You had him, you held him in your arms. He was inside of you, and you bared your soul to him and he accepted it. Never forget this night, she swore to herself. It infuriated her that she was unable to remember that impossible joy without also remembering that ugly admission. She felt angry that Arnold had ruined this long-awaited connection with his stupid history with Lila.

Maybe you can have him again. That same little voice spoke up in her heart.

She looked up when the door opened, Brian coming out with a cleaned up smile. He slapped his prescription in her hand, taking her arm to walk to the van while she read his script.

Vicodin. Brainy's gonna have a good time. And I can get started worrying about how I'm going to apologize to him.

After starting the van, looking over at Brian's exhausted form start to fall into sleep, Helga tentatively allowed herself to think: And apologize to Arnold.

Despite herself, she realized, as she drove them home, she could not imagine a Helga without Arnold.
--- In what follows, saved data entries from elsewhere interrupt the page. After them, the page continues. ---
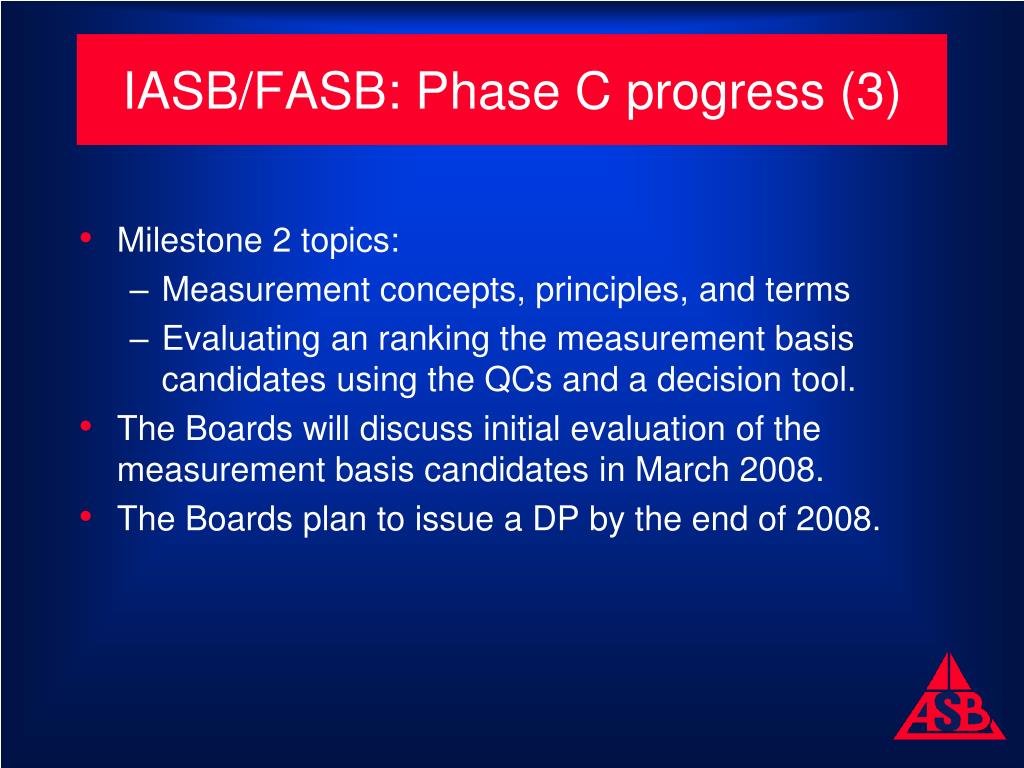 IASB/FASB: Phase C progress (3)

• Milestone 2 topics:
– Measurement concepts, principles, and terms
– Evaluating an ranking the measurement basis candidates using the QCs and a decision tool.
• The Boards will discuss initial evaluation of the measurement basis candidates in March 2008.
• The Boards plan to issue a DP by the end of 2008.

ASB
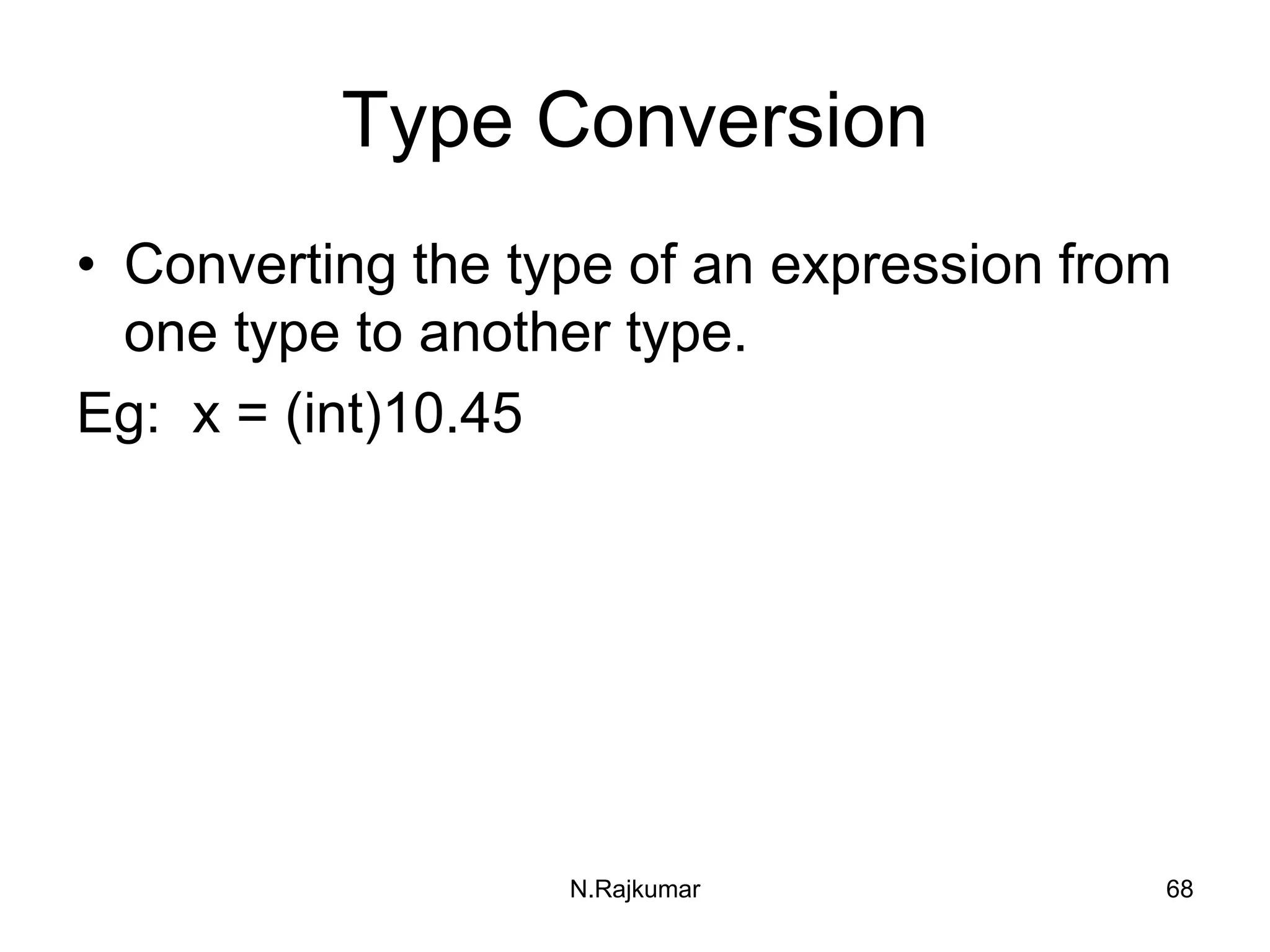 Type Conversion

• Converting the type of an expression from one type to another type.

Eg: x = (int)10.45

N.Rajkumar

68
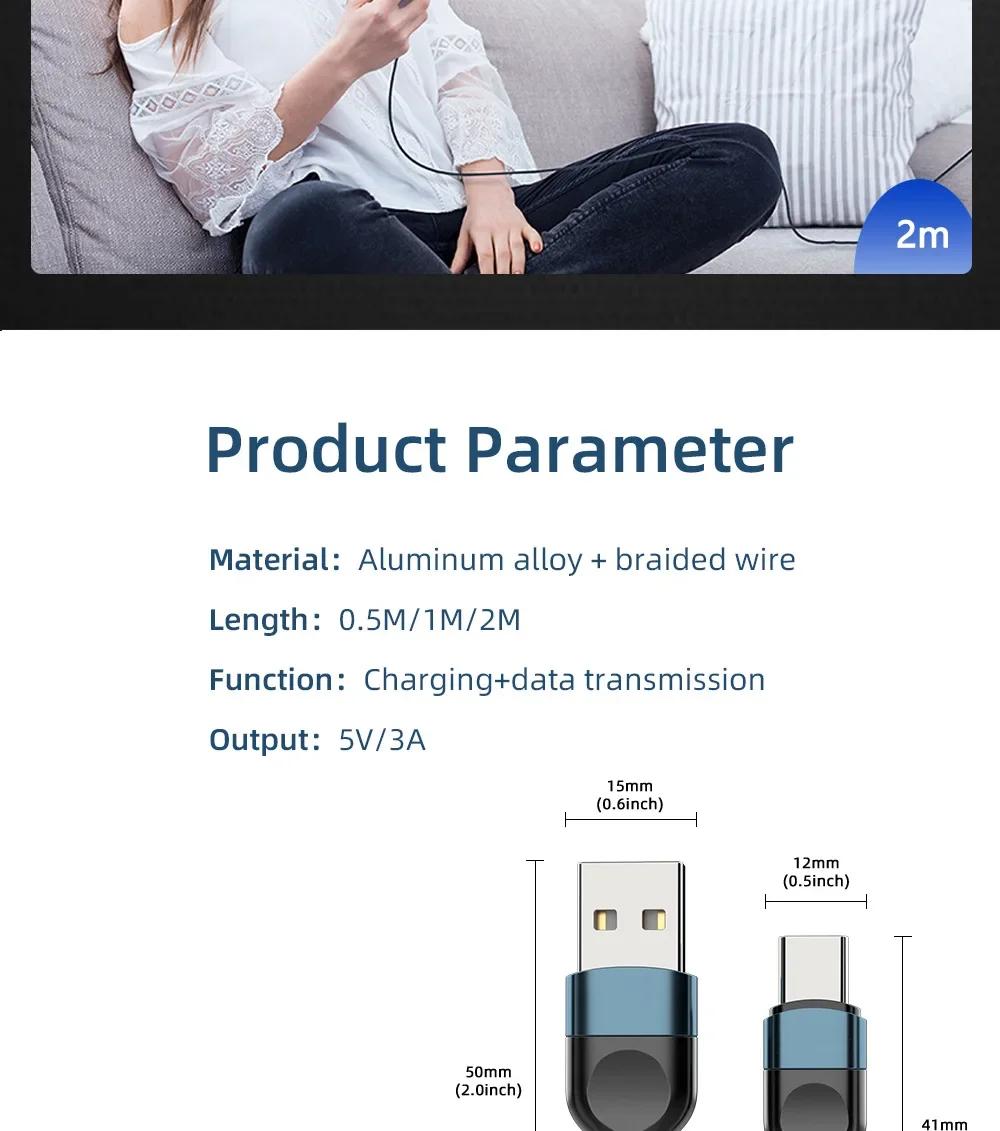 2m

Product Parameter

Material: Aluminum alloy + braided wire

Length: 0.5M/1M/2M

Function: Charging+data transmission

Output: 5V/3A

15mm
(0.6inch)

12mm
(0.5inch)

50mm
(2.0inch)

41mm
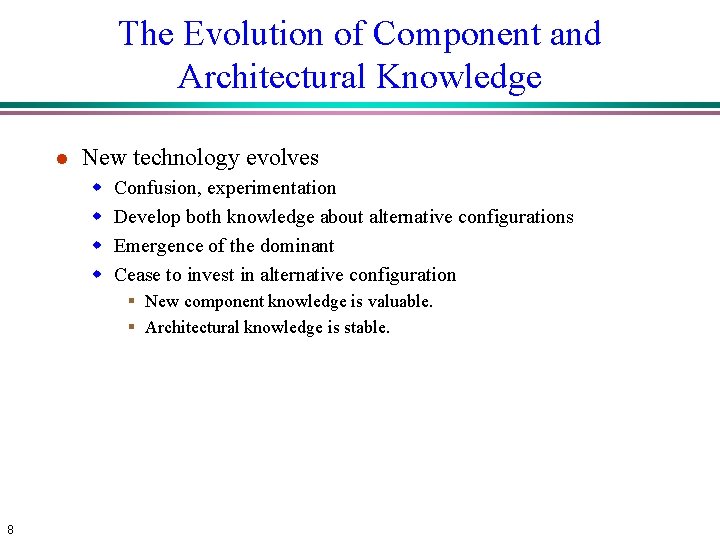 The Evolution of Component and Architectural Knowledge

New technology evolves

Confusion, experimentation

Develop both knowledge about alternative configurations

Emergence of the dominant

Cease to invest in alternative configuration

New component knowledge is valuable.

Architectural knowledge is stable.

8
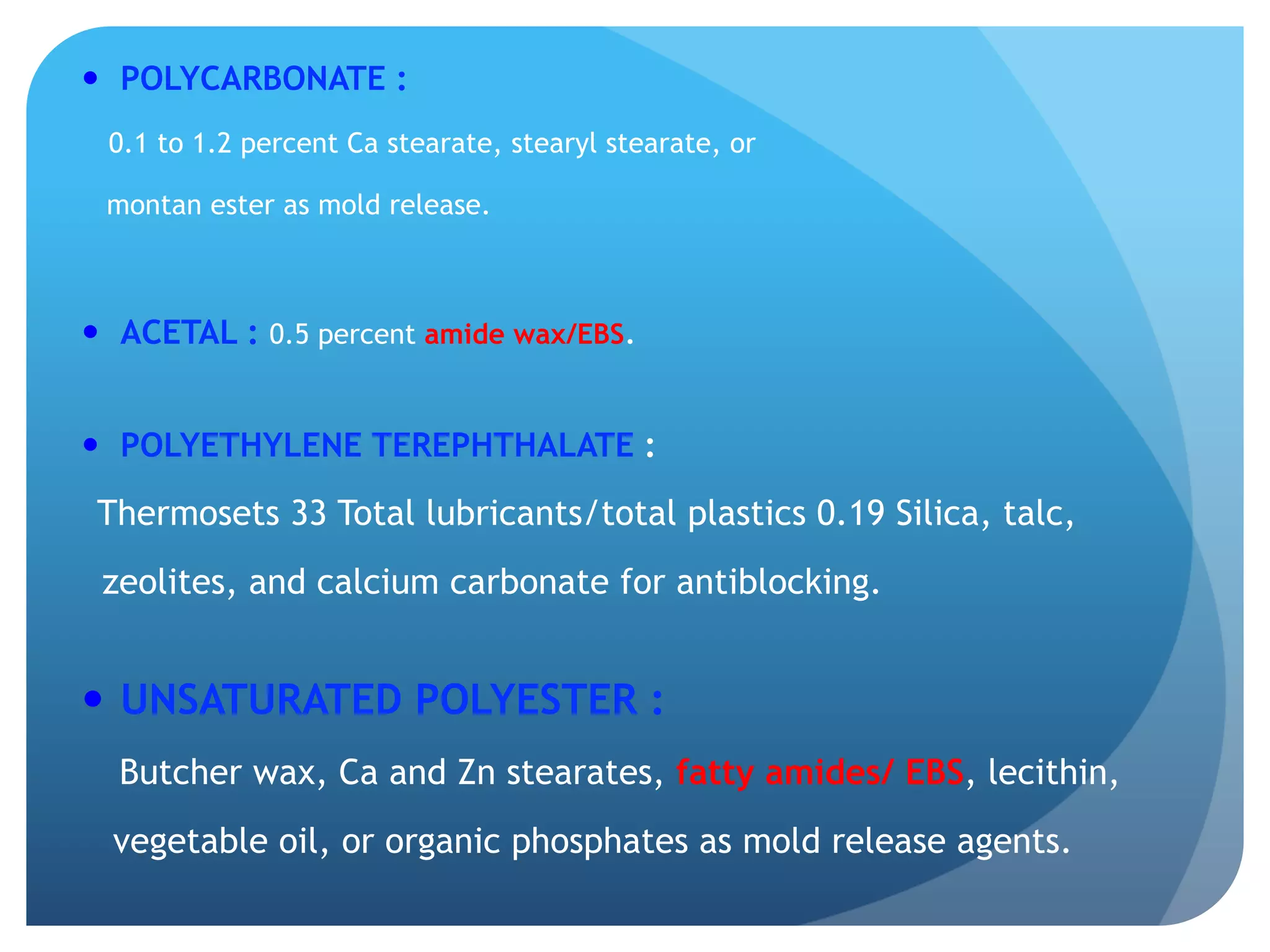 • POLYCARBONATE :

0.1 to 1.2 percent Ca stearate, stearyl stearate, or montan ester as mold release.

• ACETAL : 0.5 percent amide wax/EBS.

• POLYETHYLENE TEREPHTHALATE :

Thermosets 33 Total lubricants/total plastics 0.19 Silica, talc, zeolites, and calcium carbonate for antiblocking.

• UNSATURATED POLYESTER :

Butcher wax, Ca and Zn stearates, fatty amides/ EBS, lecithin, vegetable oil, or organic phosphates as mold release agents.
The beasts within her that haunted the sacred spaces of her heart threatened to destroy her and everyone around her when she harnessed her passions, but Helga Geraldine Pataki loved Arnold Shortman, and she would just have to learn to control these violences. Nobody was perfect, not even him. There were bound to be complications. She would find a way to try to forgive the unspeakable crime of not being First.

She realized with a sad, grim determination, that loving Arnold was all she knew to do. There wasn't a next step without it being taken towards him. Somehow, someway, there would have to be reconciliation. She hoped she had it in herself to find it, and that Arnold would receive whatever apologies she could muster up.

The alternative was an oblivion she dared not name.